Twitter pozywa Muska za wycofanie się z kupna serwisu za 44 miliardy dolarów

Oprac.: Sebastian Przybył
Twitter pozwał we wtorek Elona Muska. Multimiliarder jest oskarżany przez właścicieli platformy społecznościowej za naruszenie umowy kupna, wartej przeszło 44 miliardy dolarów. Musk wycofał się w piątek z transakcji, tłumacząc to "wprowadzeniem go w błąd". Decyzja spowodowała liczne straty po stronie serwisu.

Twitter Inc. zwrócił się do sądu w Delaware o nakazanie szefowi Tesli i SpaceX sfinalizowanie transakcji za uzgodnioną kwotę 54,20 dolarów za akcję serwisu.
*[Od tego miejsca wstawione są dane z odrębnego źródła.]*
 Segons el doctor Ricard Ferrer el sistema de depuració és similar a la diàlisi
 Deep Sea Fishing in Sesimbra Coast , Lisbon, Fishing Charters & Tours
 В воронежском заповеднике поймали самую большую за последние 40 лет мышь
Suma, za którą Musk miał kupić platformę społecznościową sięgała łącznie 44 miliardów dolarów.
"Musk najwyraźniej wierzy, że on - w przeciwieństwie do każdej innej strony podlegającej prawu umów Delaware - może zmienić zdanie, zniszczyć firmę, zakłócić jej działalność, zniszczyć wartość akcjonariusza i wycofać się" - napisano w pozwie.
Elon Musk wycofał się z kupna Twittera
Elon Musk wycofał się w piątek z kupna Twittera, a zarząd serwisu postanowił go pozwać za tę decyzję i domagać się wielu miliardów dolarów odszkodowania. W liście do zarządu serwisu Musk napisał, że kończy porozumienie w sprawie zakupu sieci społecznościowej z powodu "fałszywych i wprowadzających w błąd" informacji o firmie.
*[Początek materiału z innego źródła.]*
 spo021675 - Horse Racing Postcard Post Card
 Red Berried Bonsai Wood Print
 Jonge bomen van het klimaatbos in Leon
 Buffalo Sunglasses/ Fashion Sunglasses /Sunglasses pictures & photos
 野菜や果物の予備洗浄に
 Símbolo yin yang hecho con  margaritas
Po decyzji Muska notowania Twittera na giełdzie spadły o ponad sześć proc., a serwis zaczął się skarżyć na utratę zaufania inwestorów i wykruszanie się reklamodawców.
Obie strony umowy zobowiązały się wypłacić odszkodowanie w wysokości do miliarda dolarów, gdyby transakcja nie została sfinalizowana ze względów, które nie zostały w niej przewidziane.